> THE TASK: Reproduce exactly the line that contains "RED OCHRE &" and every line after it through the end of the records below, leaving out all pictures.

> SOURCE DATA:
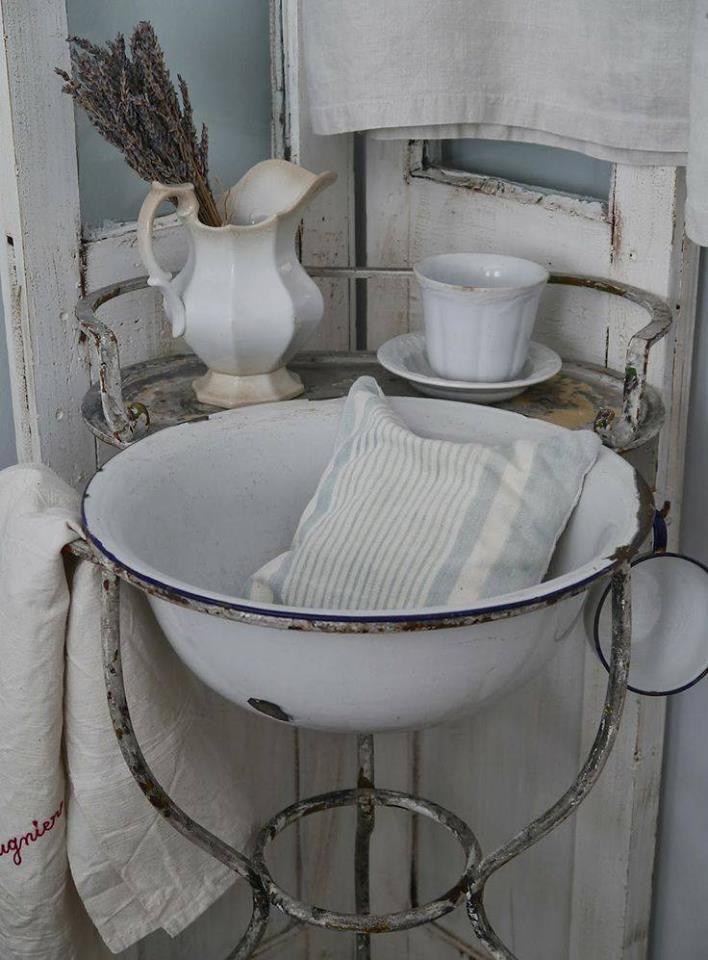 2969 besten emaille bilder auf pinterest zinn bauernk chen und vintage geschirr. Black Bedroom Furniture Sets. Home Design Ideas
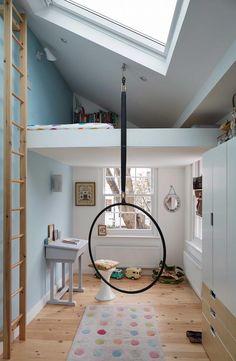 chambre enfant moderne lucarne lit mezzanine tapis pois #baby #kids #bedroom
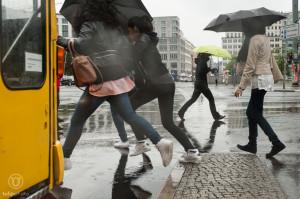 Regenfotografie - Pfützenspringerinnen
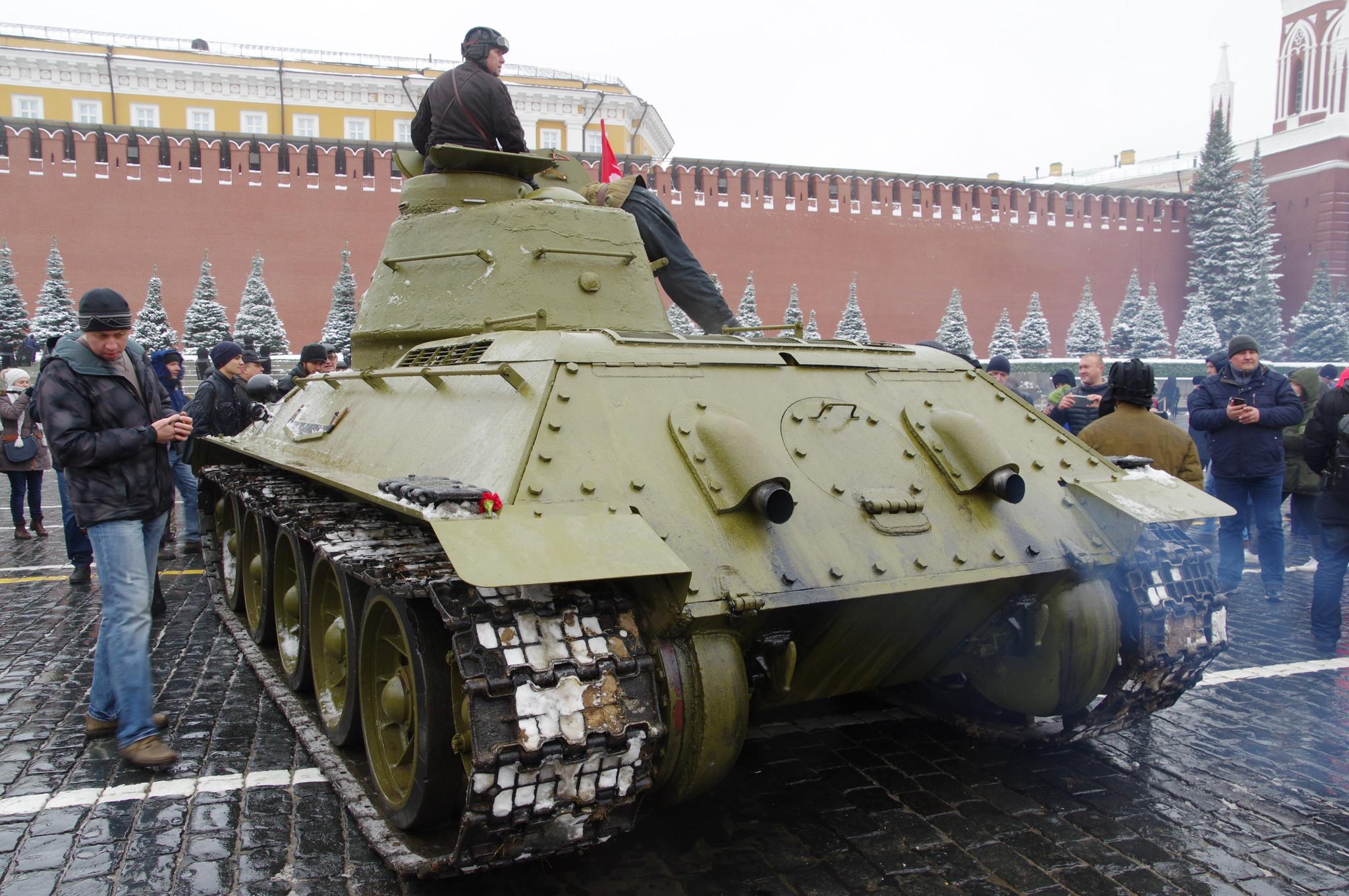 Средний танк Т-34-76 на Красной площади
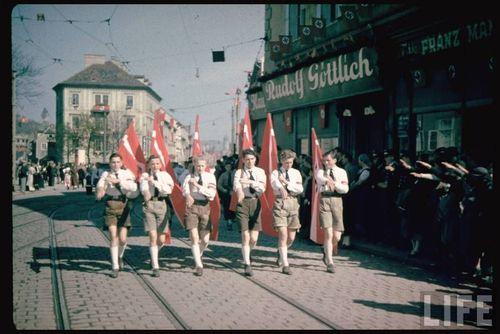 Hitler59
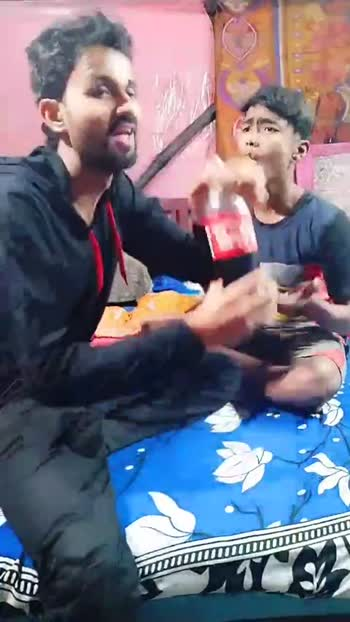 😊 COKE पिलाएं रिश्ते रौशन करें - ShareChat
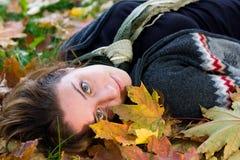 Mulher nova com os olhos verdes no parque Imagens de Stock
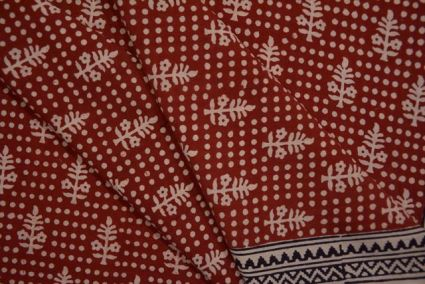 RED OCHRE & WHITE BAGH BLOCK PRINTED COTTON FABRIC-HF4022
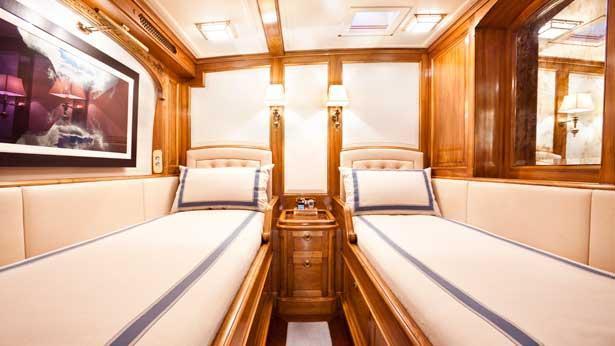 Super Yacht Hanuman guest cabin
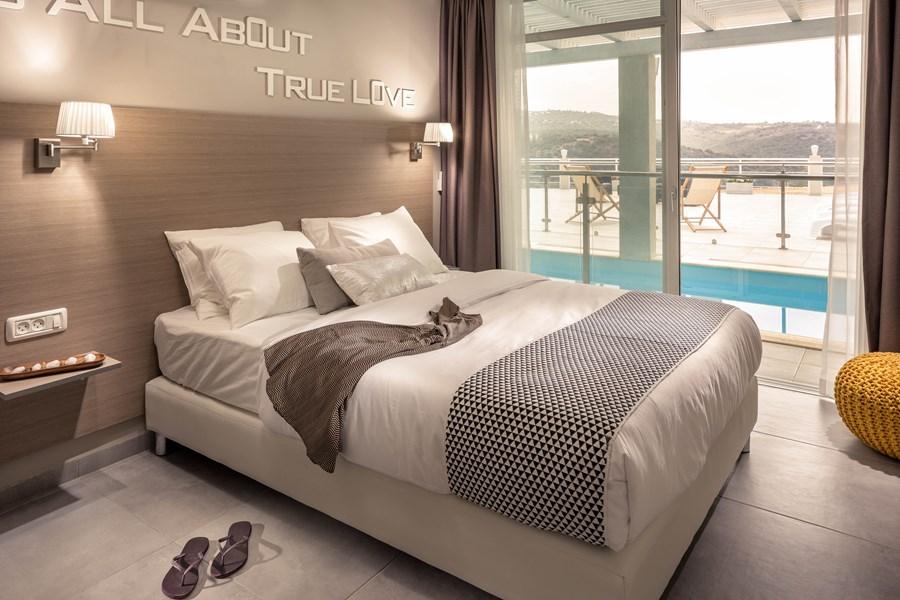 Exclusive villa by Studio Shirley Lauber 13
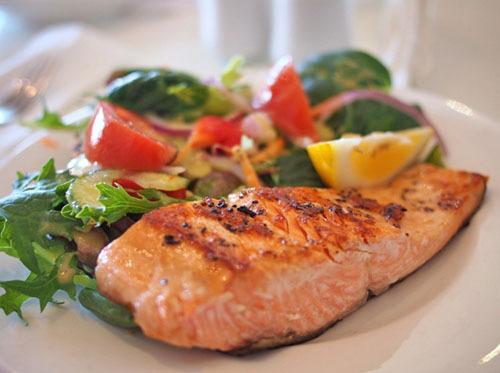 チリ産の鮭の安全性は大丈夫か?抗生物質まみれの危険性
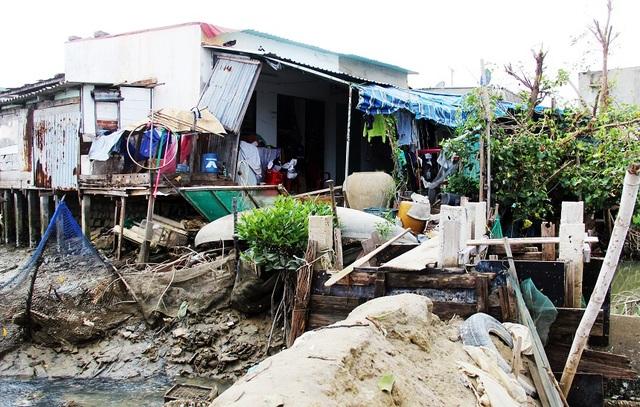Khốn khổ hàng trăm hộ dân sống treo giữa phố tại Bình Định! - 1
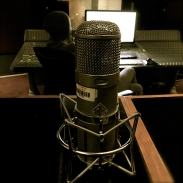 03-neumann-u47-control-room-studio-c-the-complex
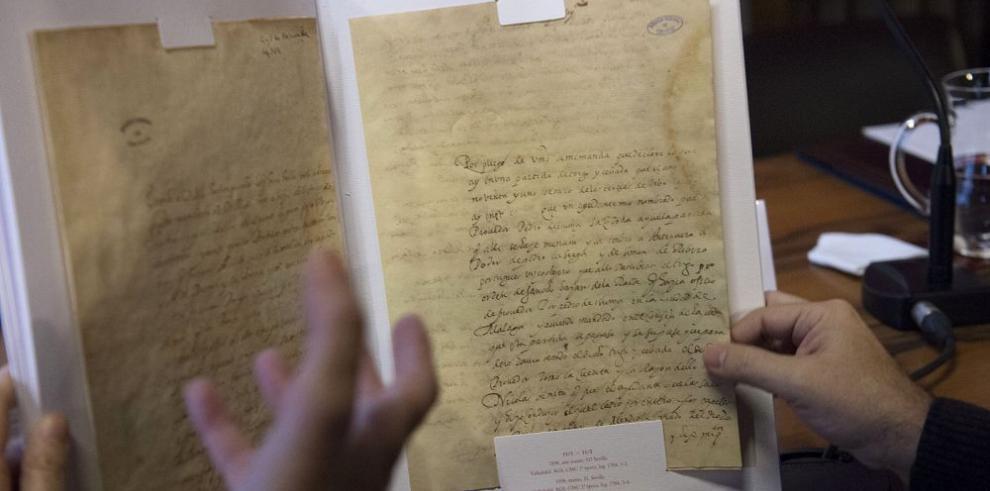 """Autógrafos de Cervantes contienen su """"ADN"""""""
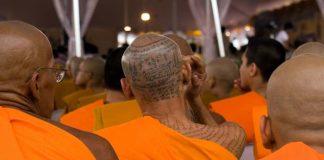 thaimaa taikatatuointi munkilla
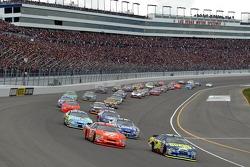Start: Greg Biffle and Tony Stewart battle for the lead
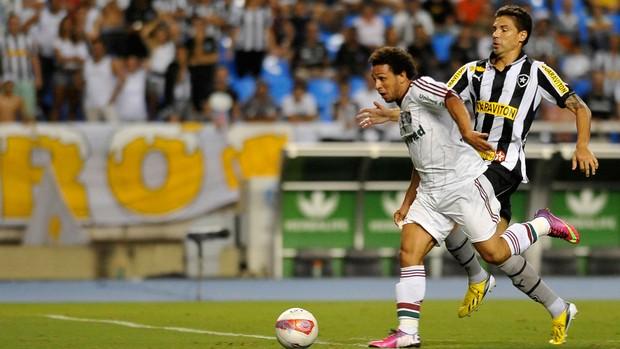 Wellington Nem e Bolivar Fluminense x Botafogo (Foto: Dhavid Normando / Ag. Estado)
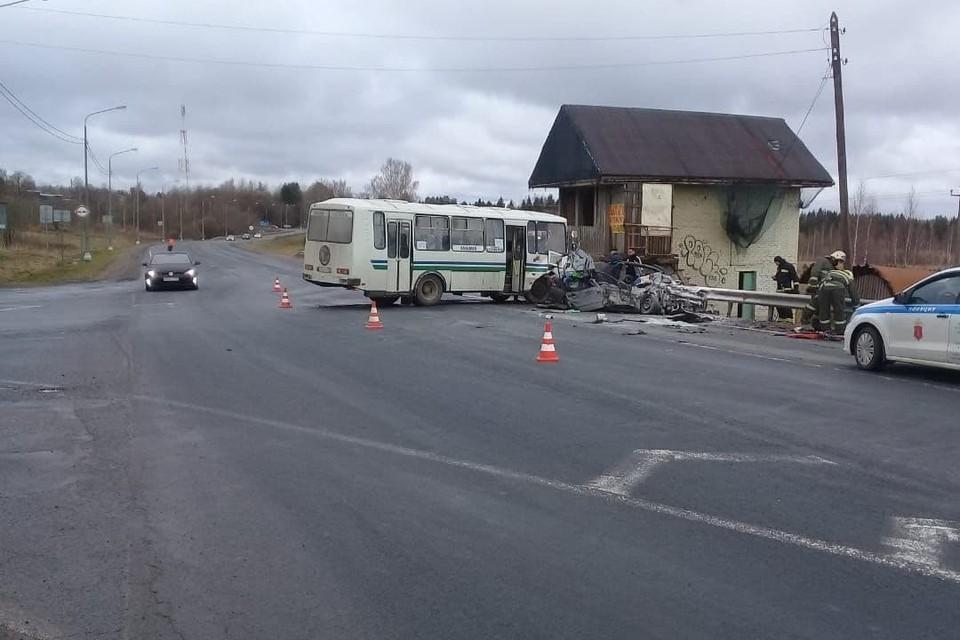 "Четыре человека погибли в ДТП в Ленобалсти. Фото: УПРДОР ""Северо-Запад""."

> PROBLEM SOLUTION:
 RED OCHRE & WHITE BAGH BLOCK PRINTED COTTON FABRIC-HF4022
 Super Yacht Hanuman guest cabin
 Exclusive villa by Studio Shirley Lauber 13
 チリ産の鮭の安全性は大丈夫か?抗生物質まみれの危険性
Khốn khổ hàng trăm hộ dân sống treo giữa phố tại Bình Định! - 1
 03-neumann-u47-control-room-studio-c-the-complex
 """Autógrafos de Cervantes contienen su """"ADN"""""""
 thaimaa taikatatuointi munkilla
Start: Greg Biffle and Tony Stewart battle for the lead
 Wellington Nem e Bolivar Fluminense x Botafogo (Foto: Dhavid Normando / Ag. Estado)
 "Четыре человека погибли в ДТП в Ленобалсти. Фото: УПРДОР ""Северо-Запад""."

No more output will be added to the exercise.